Weekly Blog
Tips, Tricks, Skills, Spirituality and Wisdom
Learning From Regret
Instead of waiting to see if you measure up, start letting everyone else know that they don’t have to.” Melissa Camara Wilkins
I suspect anyone who pays attention AT ALL and lives long enough can find one or two things to regret. I for one wish my little girl self had understood that it was not healthy for a childhood accident to be met with punishment without first checking for broken bones and glass shards. Now, I can regret not having a different experience and ruminate over it (which I have done) or I can lean in and allow my past to be my past. I can learn new ways to understand it, which is helpful. I can also use it as a lesson for how I want to live my life.
I can WISH for a different experience or I can choose to give others the gift of an experience I have learned is valuable.
I have a friend with abandonment issues. He has reacted to this problem by making sure he leaves relationships at the first sign of turbulence. Better to be the one who walks out than the one who is left behind.

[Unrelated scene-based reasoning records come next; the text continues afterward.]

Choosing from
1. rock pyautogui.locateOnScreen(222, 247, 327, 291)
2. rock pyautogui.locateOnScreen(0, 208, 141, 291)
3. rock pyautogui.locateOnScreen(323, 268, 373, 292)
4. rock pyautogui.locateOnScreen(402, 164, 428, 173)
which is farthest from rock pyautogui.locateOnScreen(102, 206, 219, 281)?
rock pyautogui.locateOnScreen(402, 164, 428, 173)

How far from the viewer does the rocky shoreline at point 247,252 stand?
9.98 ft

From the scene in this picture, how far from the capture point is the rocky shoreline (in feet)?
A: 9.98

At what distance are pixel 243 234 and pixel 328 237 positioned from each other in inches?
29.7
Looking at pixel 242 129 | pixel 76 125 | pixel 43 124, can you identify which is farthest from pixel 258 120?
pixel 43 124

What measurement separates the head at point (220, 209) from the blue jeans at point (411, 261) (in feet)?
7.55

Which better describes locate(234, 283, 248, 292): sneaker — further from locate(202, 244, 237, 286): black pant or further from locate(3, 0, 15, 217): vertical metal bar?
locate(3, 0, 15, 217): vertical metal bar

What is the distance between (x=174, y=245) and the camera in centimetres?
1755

Lately he has started to question his choices. He’s wondering if maybe this is not living in a true way.
Maybe, he thinks, he could learn how to be the kind of friend who sticks close as a brother because he knows what it is like to be left behind. I like the way he thinks.
Unlikely Love
God has given us so many incredible examples of unlikely love. Take for example Ruth and Naomi. Ruth came from a different religious background than Naomi, her mother-in-law. After their shared affection dies (Ruth’s husband, Naomi’s son) Naomi graciously offers Ruth the gift of freedom. She invites her to return home to her family of origin. This would enable Ruth to find another husband, maybe even one who lived near her family.
Naomi faces an uncertain future but Ruth refuses to bail on her. Ruth says this -
“Do not press me to leave you and to turn back from your company, for wherever you go, I will go, wherever you live, I will live. Your people shall be my people, and your God, my God.
Ruth 1:16
But this is highly speculative - Ruth is a “foreigner” in a land that does not like immigrants - especially as marriage material. Going home for Naomi, now without sons, in no means guarantees a warm reception and provision for care. In the end all is well.
But Ruth does not know that when she chooses to be a good friend to Naomi.
Good friends make decisions that are often NOT in their best interest in deference to the higher call of love. I for one have been blessed with friends who have shown me that kind of love; I try to be that kind of friend back. But there is no guarantee that I can and will be a good friend. They love me anyway.
Good friends take the right kind of risks - they risk personal comfort in favor of brotherly love. They risk awkward moments of disagreement in favor of loss of connection. They risk conflict in favor of abandonment.
These are not easy times and yet we must remember this: it has never been easy to be a good friend. I wonder if we might pray for all of us to be better friends now that we have so many stark reminders of the potential for loss as a result of disease and intolerance.